Close

How AARP is Pivoting Innovation in 2020 and Investing in Startups

By Kaitlin Milliken |  June 26, 2020
LinkedInTwitterFacebookEmail

At InnoLead’s recent online event for nonprofits, Andy Miller of AARP discussed how his team helps foster an innovative culture that permeates the organization. He also offered insight into how the team has pivoted its innovation priorities, and the ways it is co-creating products with startups.

Formerly the American Association of Retired Persons, AARP is a nonprofit interest group that focuses on aging. Some of the organization’s activities include lobbying for issues affecting older adults, running retiree-centric charities, and providing discounts for association members. In 2018, the organization brought in $1.6 billion in annual revenue, making it one of the biggest nonprofits in the US by that marker.

Miller is the Senior Vice President of Innovation and Product Development at AARP Innovation Labs. His team creates new revenue-generating, social mission-focused offerings both by working on projects internally and in collaboration with startups.

How Training Can Build an Innovative Culture

When Miller started at AARP, he says, the organization offered human-centered design courses to employees. According to Miller, “just about every employee had gone through” the training program. The organization also offered a curriculum called iCivics that focused on civic engagement.
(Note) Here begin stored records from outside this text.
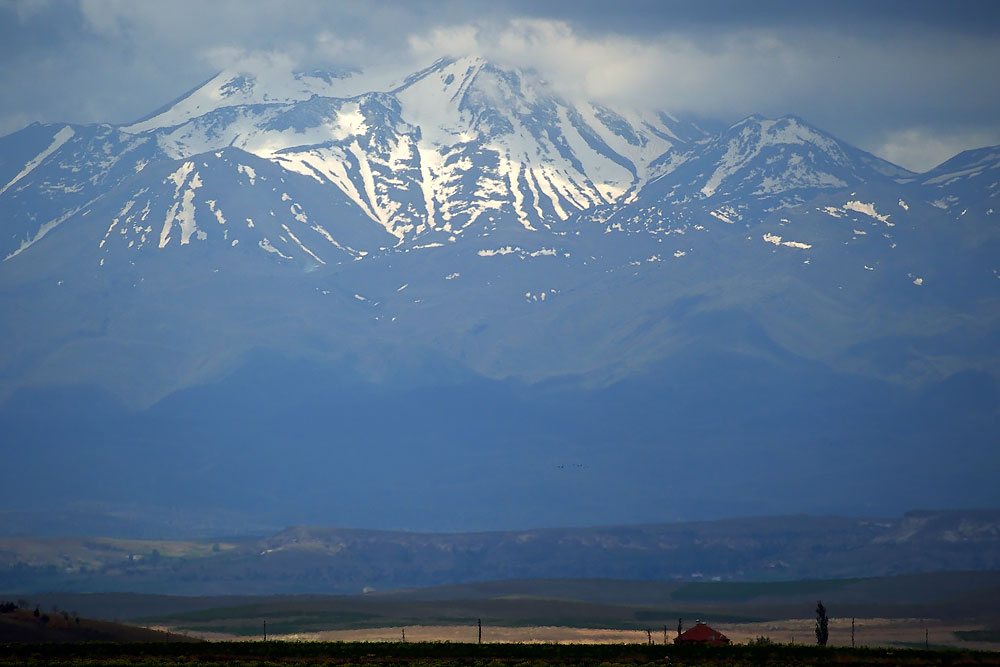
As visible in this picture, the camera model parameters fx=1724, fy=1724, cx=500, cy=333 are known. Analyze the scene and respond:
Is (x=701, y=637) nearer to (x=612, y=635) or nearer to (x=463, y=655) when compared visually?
(x=463, y=655)

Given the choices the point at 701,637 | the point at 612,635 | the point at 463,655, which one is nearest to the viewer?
the point at 463,655

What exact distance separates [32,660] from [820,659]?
166 feet

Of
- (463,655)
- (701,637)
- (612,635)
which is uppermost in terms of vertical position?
(612,635)

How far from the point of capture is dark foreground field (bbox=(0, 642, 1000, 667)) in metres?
111

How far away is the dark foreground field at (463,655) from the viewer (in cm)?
11081

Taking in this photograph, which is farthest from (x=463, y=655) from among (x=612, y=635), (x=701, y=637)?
(x=612, y=635)

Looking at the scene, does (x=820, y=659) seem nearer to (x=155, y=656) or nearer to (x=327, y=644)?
(x=327, y=644)

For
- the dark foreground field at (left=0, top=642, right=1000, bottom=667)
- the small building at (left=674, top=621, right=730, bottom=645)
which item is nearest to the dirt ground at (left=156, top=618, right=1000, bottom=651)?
the small building at (left=674, top=621, right=730, bottom=645)

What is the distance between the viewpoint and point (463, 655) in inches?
4705

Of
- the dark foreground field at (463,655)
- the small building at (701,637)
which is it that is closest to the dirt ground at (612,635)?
the small building at (701,637)

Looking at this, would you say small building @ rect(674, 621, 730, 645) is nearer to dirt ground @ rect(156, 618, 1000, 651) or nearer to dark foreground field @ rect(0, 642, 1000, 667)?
dark foreground field @ rect(0, 642, 1000, 667)

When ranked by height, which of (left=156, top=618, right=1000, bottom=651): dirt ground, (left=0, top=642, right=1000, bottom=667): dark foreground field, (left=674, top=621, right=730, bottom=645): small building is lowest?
(left=0, top=642, right=1000, bottom=667): dark foreground field

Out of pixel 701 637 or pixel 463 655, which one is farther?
pixel 701 637

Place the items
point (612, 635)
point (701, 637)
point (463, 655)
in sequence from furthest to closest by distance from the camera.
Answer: point (612, 635) → point (701, 637) → point (463, 655)
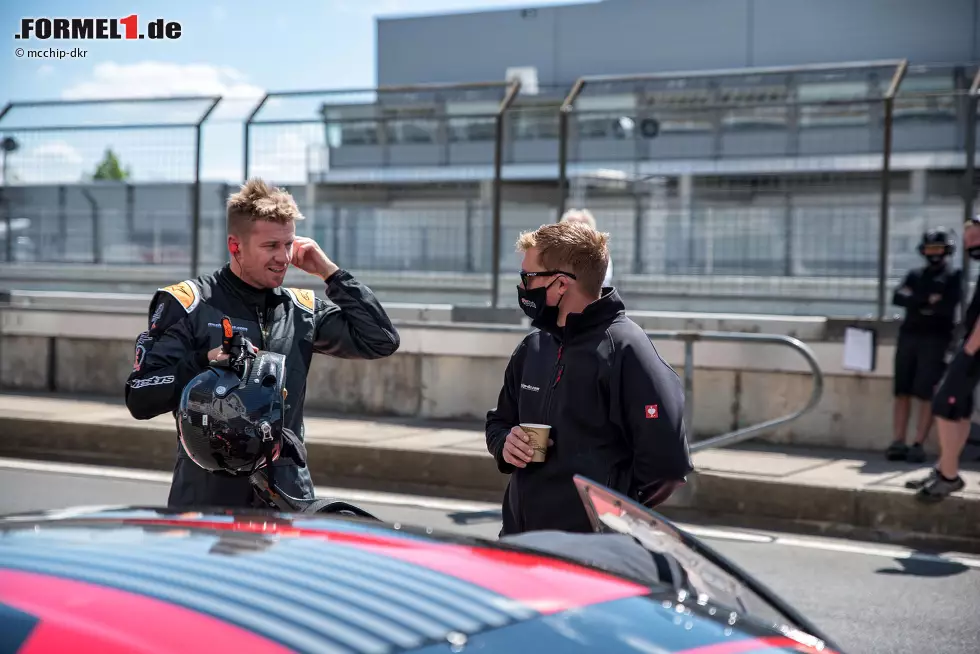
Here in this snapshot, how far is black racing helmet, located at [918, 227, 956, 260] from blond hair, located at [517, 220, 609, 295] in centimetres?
670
To further create an innovative culture, Miller says his team started AARP’s Champions Program. Of the organization’s 2400 employees, 10 percent have gone through this program. “The champions have received additional levels of training. And they’re also back in their units,” Miller says. “They act as an extension of the Innovation Lab.” With limited resources, the innovation team is not able to host design thinking sessions regularly throughout the company. But the champions, Miller says, can guide those sessions.

“[The program] infuses that empowerment — that cultural mind shift — and how innovation should work throughout the organization,” Miller says.

Pivoting Innovation at AARP

AARP’s lab, the Hatchery, is located in Washington, DC. The 10,000-square-foot space was created to see if AARP could create its own products and services, Miller says.

“We imagined a 20-something person team…really healthy, sizable budget, and we were trying to look at ROI just like everyone else,” Miller says. “Turns out that while we’re really good in the product group of going from an idea to an MVP to revenue, we were really, really bad as an organization of taking that thing we built, and nurturing it into a business, and scaling it.”

In order to play to the team’s strengths, Miller says the team is pivoting their focus. Instead of building new products, the team will double down on investments in the startup world. “So…almost every startup [that works with us]…will get a $25,000 investment right up front from us,” Miller says.

According to Miller, the team will also use investment paperwork that is very startup-friendly. There will also be two tracks startups can follow. The first track, he says, focuses on mentorship, and helping startups validate their ideas.

“The other path is the twist… We’re going to call this the startup co-creation path,” Miller says. In this model, AARP’s innovation team will help build new products with startups. The startups will then own the product, and AARP will make a larger investment in the company as a long-term bet.